In 2002, a novel thought to be the first written by an African-American woman became a best-seller, praised for its dramatic depiction of Southern life in the mid-1850s through the observant eyes of a refined and literate house servant.
But one part of the story remained a tantalizing secret: the author’s identity.
That literary mystery may have been solved by Winthrop University professor Gregg Hecimovich. who said this week that after years of research, he has discovered the novelist’s name: Hannah Bond, a slave on a North Carolina plantation owned by John Hill Wheeler, is the actual writer of “The Bondwoman’s Narrative,” the book signed by Hannah Crafts.
Beyond simply identifying the author, the professor’s research offers insight into one of the central mysteries of the novel, believed to be semi-autobiographical: how a house slave with limited access to education and books was heavily influenced by the great literature of her time, like “Bleak House” and “Jane Eyre,” and how she managed to pull off a daring escape from servitude disguised as a man.
Hecimovich, chairman of Winthrop’s English department, has uncovered previously unknown details about Bond’s life that have shed light on how the novel was possibly written.
The heavy influences of Dickens, for instance, particularly from “Bleak House,” can be explained by Bond’s onetime servitude on a plantation that routinely kept boarders from a nearby girls’ school; the curriculum there required the girls to recite passages of “Bleak House” from memory. Bond, secretly forming her own novel, could have listened while they studied, or spirited away a copy to read.
The research also shows that Bond may have been given a man’s suit by a member of the Wheeler family who was sympathetic to her desire to flee.
A revolutionary discovery
Hecimovich, 44, of Charlotte, said that he has verified the writer’s identity through wills, diaries, handwritten almanacs and public records. He intends to publish his full findings in a book, tentatively titled “The Life and Times of Hannah Crafts.”

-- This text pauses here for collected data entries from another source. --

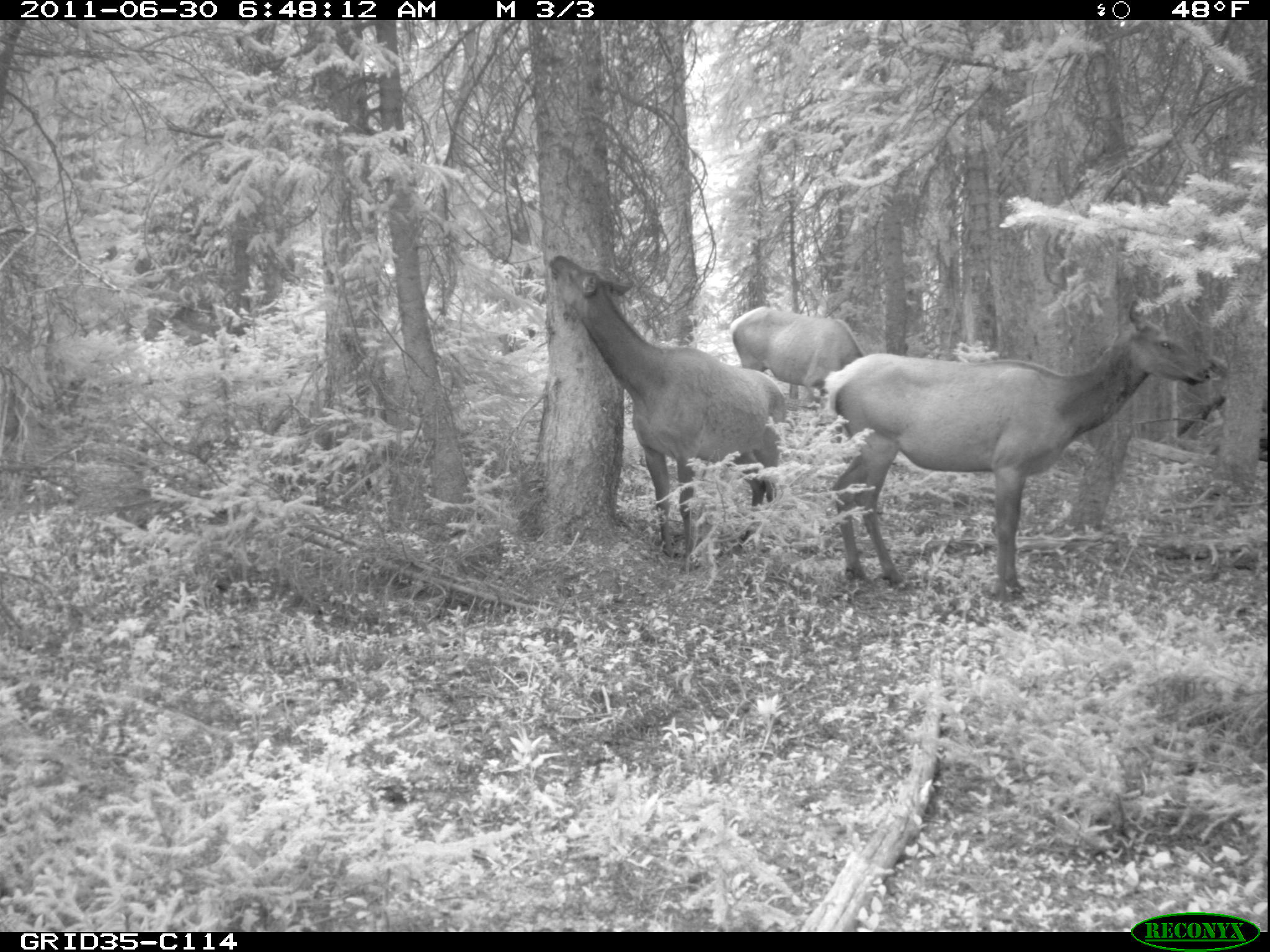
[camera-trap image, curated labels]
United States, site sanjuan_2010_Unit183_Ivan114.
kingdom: Animalia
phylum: Chordata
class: Mammalia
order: Artiodactyla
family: Cervidae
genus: Cervus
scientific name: Cervus elaphus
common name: red deer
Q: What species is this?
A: Cervus elaphus (red deer).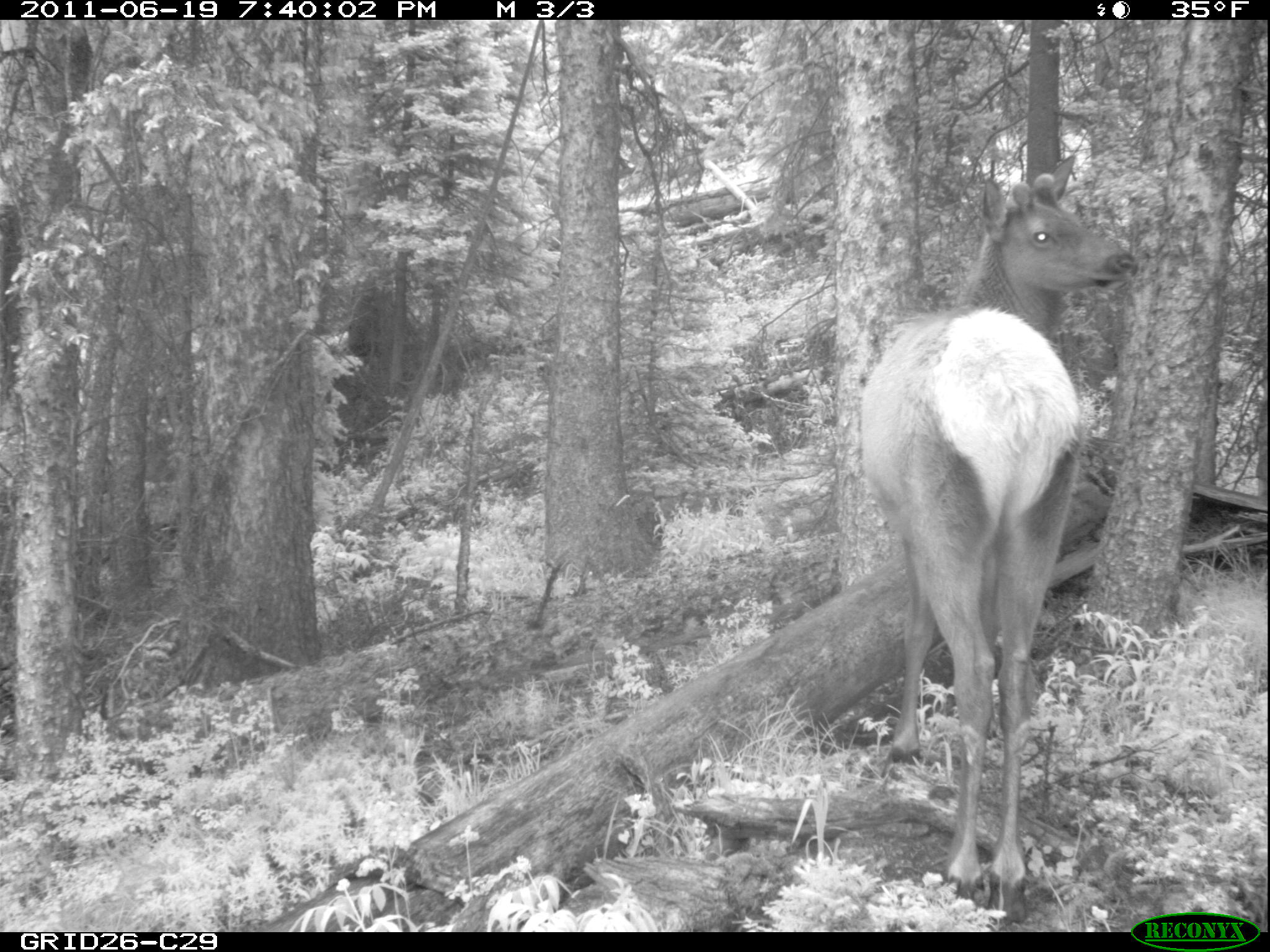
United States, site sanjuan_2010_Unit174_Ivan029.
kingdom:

His work has been reviewed by several scholars who vouch for its authenticity, including Henry Louis Gates Jr., one of the nation’s pre-eminent scholars of African-American history and a former Duke University professor. Gates bought the obscure manuscript at auction in 2001.
“Words cannot express how meaningful this is to African-American literary studies,” he said. “It revolutionizes our understanding of the canon of black women’s literature.”

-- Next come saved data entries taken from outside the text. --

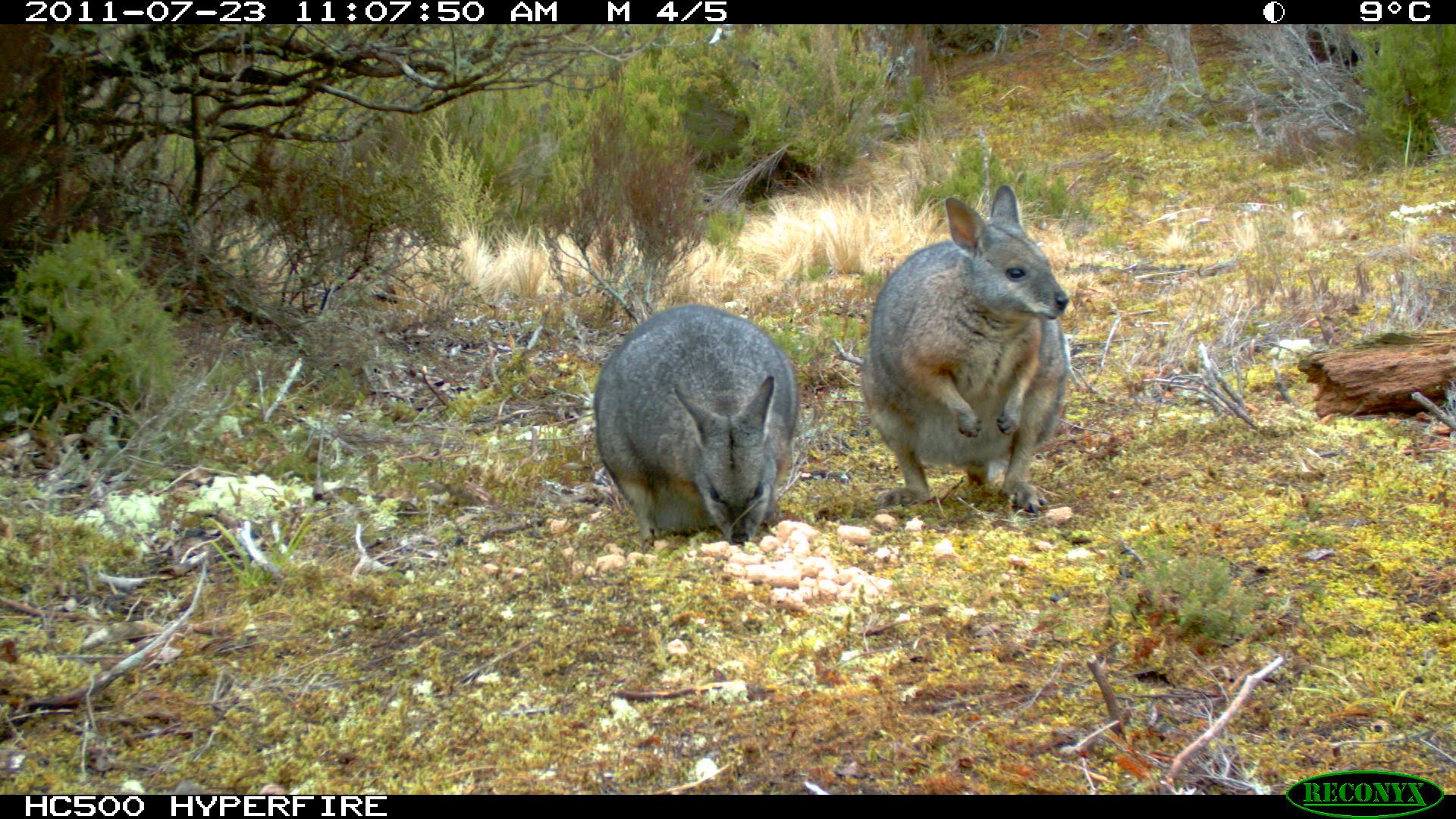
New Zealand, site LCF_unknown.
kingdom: Animalia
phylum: Chordata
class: Mammalia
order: Diprotodontia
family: Macropodidae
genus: Notamacropus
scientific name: Notamacropus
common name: wallaby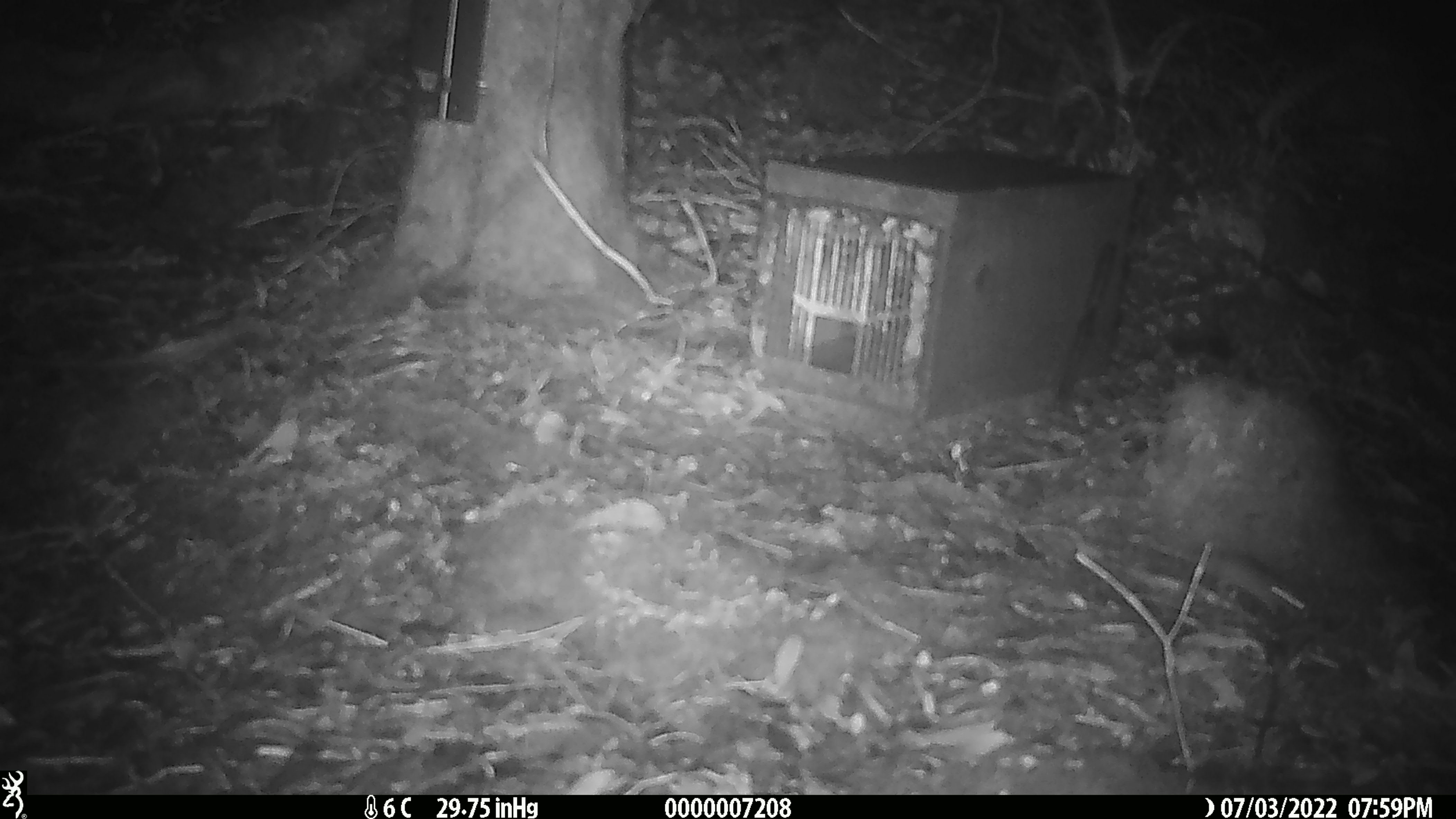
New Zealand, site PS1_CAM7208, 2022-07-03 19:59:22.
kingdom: Animalia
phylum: Chordata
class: Mammalia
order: Rodentia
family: Muridae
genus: Mus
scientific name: Mus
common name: mouse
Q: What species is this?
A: Mouse (Mus).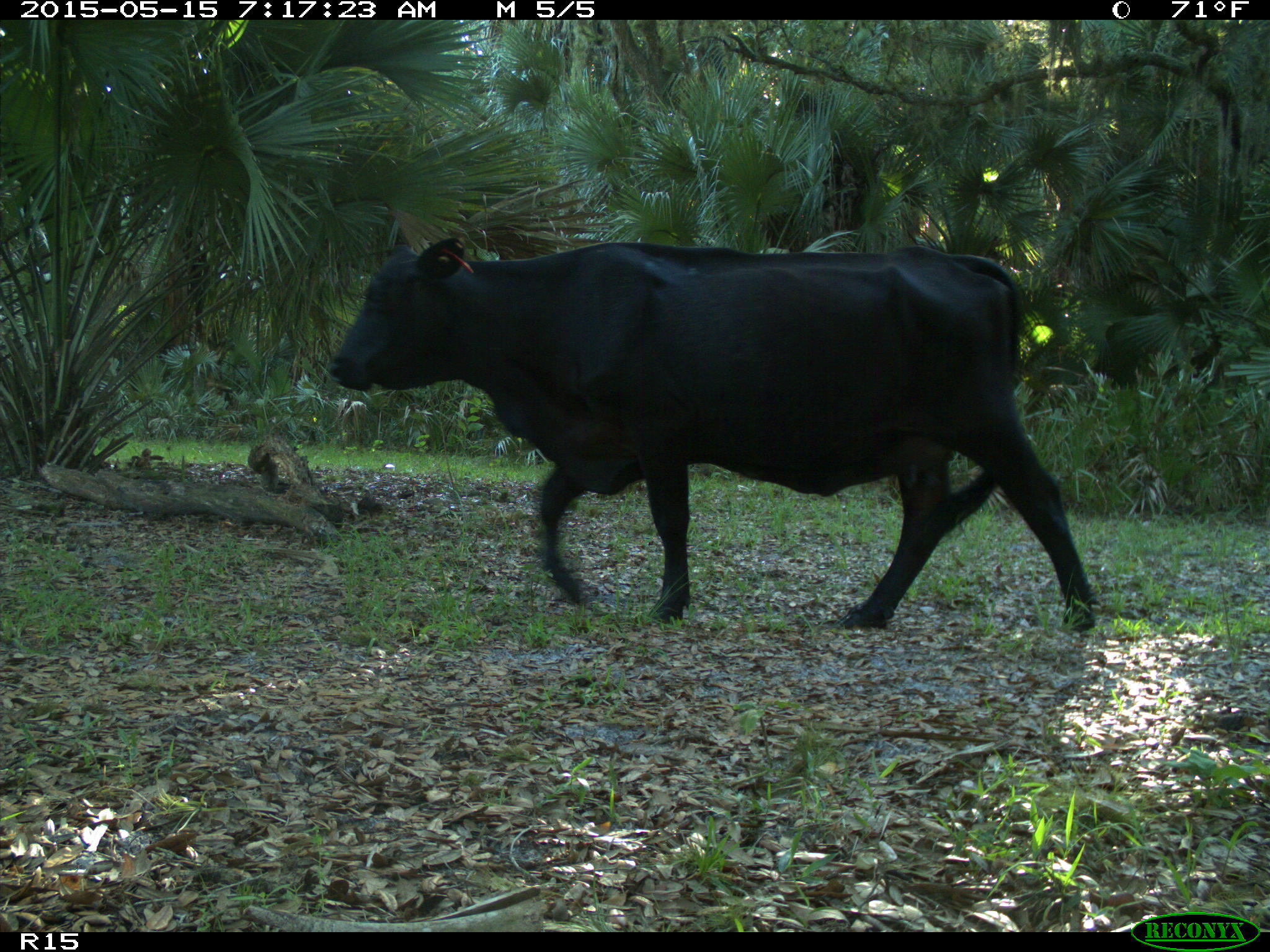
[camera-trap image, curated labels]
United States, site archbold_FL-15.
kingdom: Animalia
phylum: Chordata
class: Mammalia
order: Artiodactyla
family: Bovidae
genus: Bos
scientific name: Bos taurus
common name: domestic cow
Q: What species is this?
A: Bos taurus (domestic cow).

Gates said that Hecimovich’s discovery answers one of the large and lingering questions that has vexed him for more than a decade about the author of the book.
Hollis Robbins, the chairwoman of the department of humanities at Johns Hopkins University, called it a “tremendous” finding. “I’m totally convinced,” she said, “to the extent that anything historical can be documented without an iPhone picture of her writing the novel.”
The book, whose language borrows from 19th-century Gothic novels, traces the story of its narrator, who endures life as a slave on a North Carolina plantation and, aided by her light complexion, successfully escapes to the North.
That tale closely mirrors the story of Bond. Enslaved on a plantation in Murfreesboro, Bond is believed to have been a self-educated woman who worked as a maid to the mistress of the house, Ellen Wheeler, assisting her with errands and personal duties like styling her hair.
But around 1857, Bond disguised herself as a boy and escaped, fleeing first to upstate New York and then to New Jersey, where she eventually married and found work as a schoolteacher.
After the novel was written, its manuscript was stored in an attic in New Jersey and was little noticed until Dorothy Porter Wesley, an African-American librarian, bought it from a New York City bookseller in 1948 for $85.
In 2001, Gates came across the manuscript in an antiquarian catalog, which described it as a “301-page handwritten manuscript purportedly written by a female fugitive slave.” Fascinated by the discovery, he acquired it at auction with a winning bid of $8,500.
After the manuscript was authenticated, major book publishers took notice, and a 336-page book was released in 2002 by Warner Books, now Grand Central Publishing.
Digging through archives
Hecimovich, though his academic background is in Victorian literature, was intrigued by the manuscript and its author. In 2003 he set out on what became an obsessive quest to identify her, digging through archives to find relatives of the Wheeler family, conducting interviews, studying documents and working past dozens of dead ends.
The road to Hannah Bond, he said, was definitely not a straight line. But eventually he found her name in court and property records.
Through interviews and archival research, Hecimovich discovered that she had escaped from the Wheeler plantation and taken shelter with a family named Crafts in upstate New York, a possible reference to the pseudonym adopted for the book.
Yet important clues about Bond’s life have not been found.
In one scene in the book, Ellen Wheeler dictates a letter to her maid. While it could be a wholly invented scene, Hecimovich said that it could easily indicate that the real Ellen Wheeler did the same with Bond. He has searched for a letter matching that description, in the hope that the letter’s handwriting would match that of the manuscript and provide even more proof that Bond the slave and the “Bondwoman” author were one and the same. But so far he has been unsuccessful.
“If it exists, I’m going to find it,” Hecimovich said. “It would be unbelievable.”